Flying Saucer Archive at Georgetown

The very thing fans were worried about....

The very thing fans were worried about….

It seems perfectly reasonable today that a winner of the Philip K. Dick Award might have a collection of UFO and alien contact literature named after him, as is the case with the Jack Womack Flying Saucer Library at Georgetown University.

It was not always so. Science fiction fans spent decades craving respectability in a world prone to dismiss their favorite reading as “That crazy Buck Rogers stuff.” One of the cornerstones of respectable fan culture was an interest in science, how future technology might lead to starships and encounters with alien civilizations. To be scrupulously avoided was any taint of flying saucers or alien abductions.
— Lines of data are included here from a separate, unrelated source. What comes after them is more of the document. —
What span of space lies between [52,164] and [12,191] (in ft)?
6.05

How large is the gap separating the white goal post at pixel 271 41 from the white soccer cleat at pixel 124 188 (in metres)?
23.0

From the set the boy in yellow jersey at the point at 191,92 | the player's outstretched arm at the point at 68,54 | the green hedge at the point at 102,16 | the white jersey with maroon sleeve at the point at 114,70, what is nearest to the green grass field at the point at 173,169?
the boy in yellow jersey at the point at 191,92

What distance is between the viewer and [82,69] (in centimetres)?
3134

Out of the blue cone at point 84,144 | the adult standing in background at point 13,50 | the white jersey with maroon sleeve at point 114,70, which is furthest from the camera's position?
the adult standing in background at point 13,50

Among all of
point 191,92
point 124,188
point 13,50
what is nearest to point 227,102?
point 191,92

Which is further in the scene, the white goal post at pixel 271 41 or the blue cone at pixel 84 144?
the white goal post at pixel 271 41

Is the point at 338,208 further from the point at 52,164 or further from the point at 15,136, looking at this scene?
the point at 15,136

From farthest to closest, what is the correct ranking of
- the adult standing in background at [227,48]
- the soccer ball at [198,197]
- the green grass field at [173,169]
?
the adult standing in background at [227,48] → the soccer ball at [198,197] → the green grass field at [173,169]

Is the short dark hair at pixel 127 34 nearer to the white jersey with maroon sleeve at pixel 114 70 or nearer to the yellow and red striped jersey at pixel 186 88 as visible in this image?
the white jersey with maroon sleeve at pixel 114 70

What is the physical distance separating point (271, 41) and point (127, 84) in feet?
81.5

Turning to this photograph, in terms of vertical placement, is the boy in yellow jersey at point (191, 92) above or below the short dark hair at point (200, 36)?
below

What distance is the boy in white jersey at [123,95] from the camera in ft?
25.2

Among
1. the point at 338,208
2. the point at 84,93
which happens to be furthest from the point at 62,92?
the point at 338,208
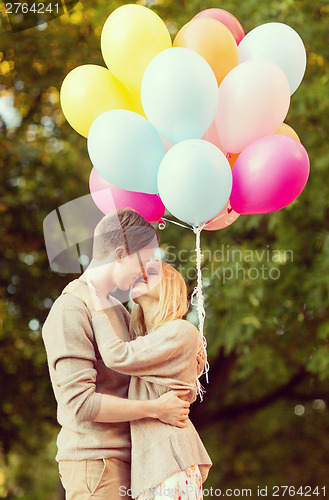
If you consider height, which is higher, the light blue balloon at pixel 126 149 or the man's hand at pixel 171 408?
the light blue balloon at pixel 126 149

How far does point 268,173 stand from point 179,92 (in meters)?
0.38

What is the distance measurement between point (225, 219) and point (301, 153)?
0.42m

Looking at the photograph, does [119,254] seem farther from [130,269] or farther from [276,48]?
[276,48]

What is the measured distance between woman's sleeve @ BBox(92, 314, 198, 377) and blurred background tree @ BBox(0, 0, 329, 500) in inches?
85.7

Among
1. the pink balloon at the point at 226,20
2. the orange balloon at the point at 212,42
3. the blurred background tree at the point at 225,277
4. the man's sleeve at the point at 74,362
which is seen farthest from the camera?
the blurred background tree at the point at 225,277

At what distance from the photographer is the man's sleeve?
176 cm

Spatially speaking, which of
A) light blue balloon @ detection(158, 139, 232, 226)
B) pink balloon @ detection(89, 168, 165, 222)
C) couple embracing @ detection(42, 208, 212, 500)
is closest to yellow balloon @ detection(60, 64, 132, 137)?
pink balloon @ detection(89, 168, 165, 222)

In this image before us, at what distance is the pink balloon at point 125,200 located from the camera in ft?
7.15

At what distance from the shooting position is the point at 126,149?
2.00 m

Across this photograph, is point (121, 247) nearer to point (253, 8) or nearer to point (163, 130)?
point (163, 130)

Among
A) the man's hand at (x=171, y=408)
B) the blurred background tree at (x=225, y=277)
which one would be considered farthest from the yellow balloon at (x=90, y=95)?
the blurred background tree at (x=225, y=277)

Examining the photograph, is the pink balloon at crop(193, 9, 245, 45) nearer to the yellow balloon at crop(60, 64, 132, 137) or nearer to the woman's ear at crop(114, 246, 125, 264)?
the yellow balloon at crop(60, 64, 132, 137)

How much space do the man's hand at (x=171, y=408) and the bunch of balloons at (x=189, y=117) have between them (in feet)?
1.81

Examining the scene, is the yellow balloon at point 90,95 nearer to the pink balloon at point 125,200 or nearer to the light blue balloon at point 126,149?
the light blue balloon at point 126,149
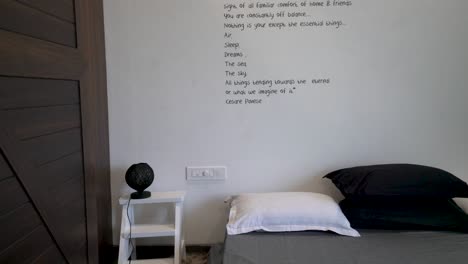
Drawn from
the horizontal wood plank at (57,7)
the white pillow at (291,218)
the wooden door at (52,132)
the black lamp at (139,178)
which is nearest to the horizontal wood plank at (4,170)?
the wooden door at (52,132)

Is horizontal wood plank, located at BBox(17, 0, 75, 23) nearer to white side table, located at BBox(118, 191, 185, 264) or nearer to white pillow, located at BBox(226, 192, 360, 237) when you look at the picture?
white side table, located at BBox(118, 191, 185, 264)

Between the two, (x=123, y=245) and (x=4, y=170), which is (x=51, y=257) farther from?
(x=123, y=245)

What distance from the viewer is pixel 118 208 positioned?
2.31 m

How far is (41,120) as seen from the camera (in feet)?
4.72

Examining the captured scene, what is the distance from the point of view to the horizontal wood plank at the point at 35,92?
122 cm

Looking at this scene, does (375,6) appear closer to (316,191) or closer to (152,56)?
(316,191)

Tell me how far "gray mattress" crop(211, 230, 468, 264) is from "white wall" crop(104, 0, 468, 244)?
495mm

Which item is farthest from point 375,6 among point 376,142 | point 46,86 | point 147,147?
point 46,86

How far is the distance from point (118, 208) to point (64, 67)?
1.09 m

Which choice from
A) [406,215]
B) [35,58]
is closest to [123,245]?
[35,58]

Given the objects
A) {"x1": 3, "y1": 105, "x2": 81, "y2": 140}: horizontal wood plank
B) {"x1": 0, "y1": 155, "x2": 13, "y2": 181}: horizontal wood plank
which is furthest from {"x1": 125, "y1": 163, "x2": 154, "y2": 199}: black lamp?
{"x1": 0, "y1": 155, "x2": 13, "y2": 181}: horizontal wood plank

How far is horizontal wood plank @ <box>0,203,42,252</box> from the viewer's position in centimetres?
119

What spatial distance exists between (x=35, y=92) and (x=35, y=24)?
0.92 feet

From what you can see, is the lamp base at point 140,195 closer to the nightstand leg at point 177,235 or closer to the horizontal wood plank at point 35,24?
the nightstand leg at point 177,235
As Patrick Nielsen Hayden phrased it when he asked Womack a question on The Well in 2001 —

Science fiction insiders are, of course, habitually sniffy about this stuff. I am; and I remember being a kid in the 1960s with my own copy of Flying Saucers: Serious Business [by Frank Edwards]. Probably that’s why.

Womack took that as his cue to reassure fans he still walked their side of the street:

When it comes to woo-woo, I believe in the people who believe in and write about woo-woo; I don’t believe in the woo-woo itself.

Let me repeat that. I don’t believe in the woo-woo itself.

In certain times and places, studying the woo-woo was as close as a person could get to that sought after Sense of Wonder. There was no one more respectable than Takumi Shibano, co-founder of Japanese fandom, who said his fascination with sf drew him to join the UFOs Flying in Japan’s Skies Research Group in 1956. “It wasn’t that I was so enamored of UFO research, but that I was interested in those basic, fantastical science ideas, so I wanted to do sf.”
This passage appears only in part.